Both Bloch and Cohn agree that if you find a home you love at the right price, now is the time to buy. Getting pre-approved sooner rather than later is vital since banks are backlogged with applications.

“Try to apply early,” said Bloch. “Most lenders are prioritizing files based upon the order in which applications are received. If you don’t apply and have questions for your bank or broker, try to condense them into as few emails as possible. 

Bloch added, “For those clients looking to engage in a 20 plus email analysis for their refinance, they may find 20 emails takes a long time for their loan officer to respond to in this market. Organize your questions into one conversation or email and be decisive. With the volume of people refinancing, there aren’t enough loan officers to help provide the initial hand holding most companies normally like to provide.”

Also, it’s essential to shop around because lenders have varying restrictions and rates. “Rates are very different from bank to bank,” said Cohn. “Going to your own lenders may not necessarily be the right thing because the bank that was the best bank when you bought your home four years ago. They may have a very different enough philosophy in terms of what they’re offering and what they want to do today.”

Manhattan Homes Under $1M on StreetEasy Article continues below

Virtual Mortgage Closings in NYC on the Rise

With social distancing guidelines firmly in place, real estate transactions have changed. While closing on a house usually involves a lot of in-person meetings, many people are understandably hesitant. Enter virtual and socially-distant closings.

“Most bank attorneys and title companies are very open to remote closings on purchase transactions,” said Bloch. “People are not anxious to get into a room of 10 people quite yet. When purchases occur, sometimes the parties take turns sitting in the conference rooms and signing one a time to maintain social distancing. Most of our refinances are taking place outside in people’s backyards, courtyards, or rooftops. This allows for social distancing without the increased coordination of a remote notary.”
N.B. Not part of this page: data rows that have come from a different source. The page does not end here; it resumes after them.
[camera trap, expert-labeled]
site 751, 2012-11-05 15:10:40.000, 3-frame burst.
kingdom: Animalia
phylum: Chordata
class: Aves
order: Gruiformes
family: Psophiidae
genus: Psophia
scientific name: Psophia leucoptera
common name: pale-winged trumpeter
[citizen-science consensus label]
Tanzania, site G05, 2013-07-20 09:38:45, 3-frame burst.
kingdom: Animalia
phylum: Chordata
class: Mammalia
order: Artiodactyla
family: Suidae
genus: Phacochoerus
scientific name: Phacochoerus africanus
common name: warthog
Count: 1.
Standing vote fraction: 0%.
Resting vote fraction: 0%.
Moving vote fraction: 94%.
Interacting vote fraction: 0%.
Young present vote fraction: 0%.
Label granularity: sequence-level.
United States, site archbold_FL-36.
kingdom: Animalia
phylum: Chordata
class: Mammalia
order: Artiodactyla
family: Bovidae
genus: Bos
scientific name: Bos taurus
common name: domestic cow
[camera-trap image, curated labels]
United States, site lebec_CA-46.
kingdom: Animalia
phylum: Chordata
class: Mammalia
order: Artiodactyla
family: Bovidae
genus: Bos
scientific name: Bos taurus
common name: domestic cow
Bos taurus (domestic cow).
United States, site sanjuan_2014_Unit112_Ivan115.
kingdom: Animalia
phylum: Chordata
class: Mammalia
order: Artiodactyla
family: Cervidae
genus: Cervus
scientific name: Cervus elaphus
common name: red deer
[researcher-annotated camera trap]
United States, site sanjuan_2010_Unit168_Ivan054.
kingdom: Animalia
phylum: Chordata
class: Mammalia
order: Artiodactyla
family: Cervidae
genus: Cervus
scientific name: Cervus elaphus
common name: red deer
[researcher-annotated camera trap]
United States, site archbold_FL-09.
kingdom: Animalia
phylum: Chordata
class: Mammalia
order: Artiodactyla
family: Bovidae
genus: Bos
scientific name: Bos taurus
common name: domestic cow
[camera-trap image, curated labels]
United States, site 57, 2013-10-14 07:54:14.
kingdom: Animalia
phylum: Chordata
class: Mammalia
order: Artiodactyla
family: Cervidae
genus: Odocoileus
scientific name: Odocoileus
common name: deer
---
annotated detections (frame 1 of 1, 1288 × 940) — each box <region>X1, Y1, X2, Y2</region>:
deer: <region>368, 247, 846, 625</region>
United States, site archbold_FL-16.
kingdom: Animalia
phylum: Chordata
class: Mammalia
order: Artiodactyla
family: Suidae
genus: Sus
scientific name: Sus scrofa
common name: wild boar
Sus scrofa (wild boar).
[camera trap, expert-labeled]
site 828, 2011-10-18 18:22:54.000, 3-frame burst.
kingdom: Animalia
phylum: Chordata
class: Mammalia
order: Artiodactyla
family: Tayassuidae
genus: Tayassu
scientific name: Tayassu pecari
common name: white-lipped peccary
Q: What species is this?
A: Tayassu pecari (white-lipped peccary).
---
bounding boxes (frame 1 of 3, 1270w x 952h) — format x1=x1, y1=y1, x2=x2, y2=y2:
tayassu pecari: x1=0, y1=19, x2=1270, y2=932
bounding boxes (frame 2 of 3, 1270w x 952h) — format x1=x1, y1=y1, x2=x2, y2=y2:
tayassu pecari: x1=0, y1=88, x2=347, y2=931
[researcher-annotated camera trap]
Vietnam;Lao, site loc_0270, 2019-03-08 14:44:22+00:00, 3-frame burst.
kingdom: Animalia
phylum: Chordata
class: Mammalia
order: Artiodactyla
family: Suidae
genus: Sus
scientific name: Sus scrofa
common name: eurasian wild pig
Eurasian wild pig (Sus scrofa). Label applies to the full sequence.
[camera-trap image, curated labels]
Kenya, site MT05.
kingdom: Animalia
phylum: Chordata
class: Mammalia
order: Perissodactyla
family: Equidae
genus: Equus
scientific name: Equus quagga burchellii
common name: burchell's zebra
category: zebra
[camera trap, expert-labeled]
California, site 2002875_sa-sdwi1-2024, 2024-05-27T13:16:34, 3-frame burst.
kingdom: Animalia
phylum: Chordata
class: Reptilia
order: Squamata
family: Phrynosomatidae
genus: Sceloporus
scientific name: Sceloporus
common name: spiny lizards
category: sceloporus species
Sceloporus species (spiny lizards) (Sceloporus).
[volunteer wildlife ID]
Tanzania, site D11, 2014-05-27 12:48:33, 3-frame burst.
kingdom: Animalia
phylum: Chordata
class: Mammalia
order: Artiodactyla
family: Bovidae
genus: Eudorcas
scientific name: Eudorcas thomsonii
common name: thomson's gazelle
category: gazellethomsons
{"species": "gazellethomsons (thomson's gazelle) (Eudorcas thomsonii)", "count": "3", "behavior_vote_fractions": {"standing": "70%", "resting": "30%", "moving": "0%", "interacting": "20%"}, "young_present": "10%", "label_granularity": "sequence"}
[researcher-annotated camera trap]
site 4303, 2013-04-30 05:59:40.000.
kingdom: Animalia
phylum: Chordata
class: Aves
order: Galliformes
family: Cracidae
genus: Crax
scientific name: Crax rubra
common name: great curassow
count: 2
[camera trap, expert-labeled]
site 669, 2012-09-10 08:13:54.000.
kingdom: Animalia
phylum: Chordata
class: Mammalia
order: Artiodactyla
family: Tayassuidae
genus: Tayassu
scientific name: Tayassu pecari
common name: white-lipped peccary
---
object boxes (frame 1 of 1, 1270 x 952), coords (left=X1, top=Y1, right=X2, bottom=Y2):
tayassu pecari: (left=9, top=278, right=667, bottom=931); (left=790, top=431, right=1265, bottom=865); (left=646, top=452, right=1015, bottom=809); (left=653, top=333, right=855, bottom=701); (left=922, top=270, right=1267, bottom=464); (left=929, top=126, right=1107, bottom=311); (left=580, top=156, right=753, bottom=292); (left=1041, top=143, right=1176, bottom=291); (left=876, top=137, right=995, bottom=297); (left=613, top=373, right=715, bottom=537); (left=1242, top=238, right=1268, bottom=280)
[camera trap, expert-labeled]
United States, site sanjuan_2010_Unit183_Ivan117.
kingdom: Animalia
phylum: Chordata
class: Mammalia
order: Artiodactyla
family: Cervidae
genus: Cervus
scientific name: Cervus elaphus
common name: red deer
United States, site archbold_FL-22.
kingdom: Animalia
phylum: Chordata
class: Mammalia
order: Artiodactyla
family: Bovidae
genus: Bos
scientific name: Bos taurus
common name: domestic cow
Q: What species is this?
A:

“Many components of closings can be handled remotely,” explains broker Tania Isacoff Friedland of Warburg Realty. “The governor’s executive order is allowing ‘virtual notaries’ helps a lot. Most documents can be signed remotely using applications such as DocuSign and SignNow.”

For example, under normal circumstances, a co-op seller pays off the lender when the lender physically delivers the collateral (usually the proprietary lease and stock certificate) to the closing. “We are working on coming up with solutions for this,” says Friedland. “Some closings will also be affected by a seller’s inability to deliver vacant possession if a building has stopped permitting moving out and moving in.”

How Do Virtual Closings Work?

The key to a successful virtual closing is having a settlement agent (bank attorney/title company) who is on board with doing everything remotely, says Bloch. “I’m finding that boutique settlement agents are easier to work with on virtual closings. Some of the bigger agents in the city are less amenable to it and seem hesitant to change their policies and procedures,” he says.

In a remote closing, much like most working from home, meetings are done via Zoom and FaceTime. “The parties show their photo IDs, and the settlement agent watches everyone sign,” says Bloch. Legal documents are shipped: “The parties are given a return shipping label and overnight the documents back to the settlement agent. The settlement agent applies its notary stamp.”

In some cases, the settlement agent foregoes the overnight and notarizes copies of the signed documents. But Bloch advises against using this method: “There is a risk of these documents being rejected by the county clerk in the future, as they might not like the fact that these are copies and not originals.” 

In-person interactions are often just limited to one attorney and a title closer at a closing. “They’ll either close in a conference room where they’re far part of the bid table,” said Cohn. “They’re closing separate rooms or closing parking lots. We’ve seen it all.”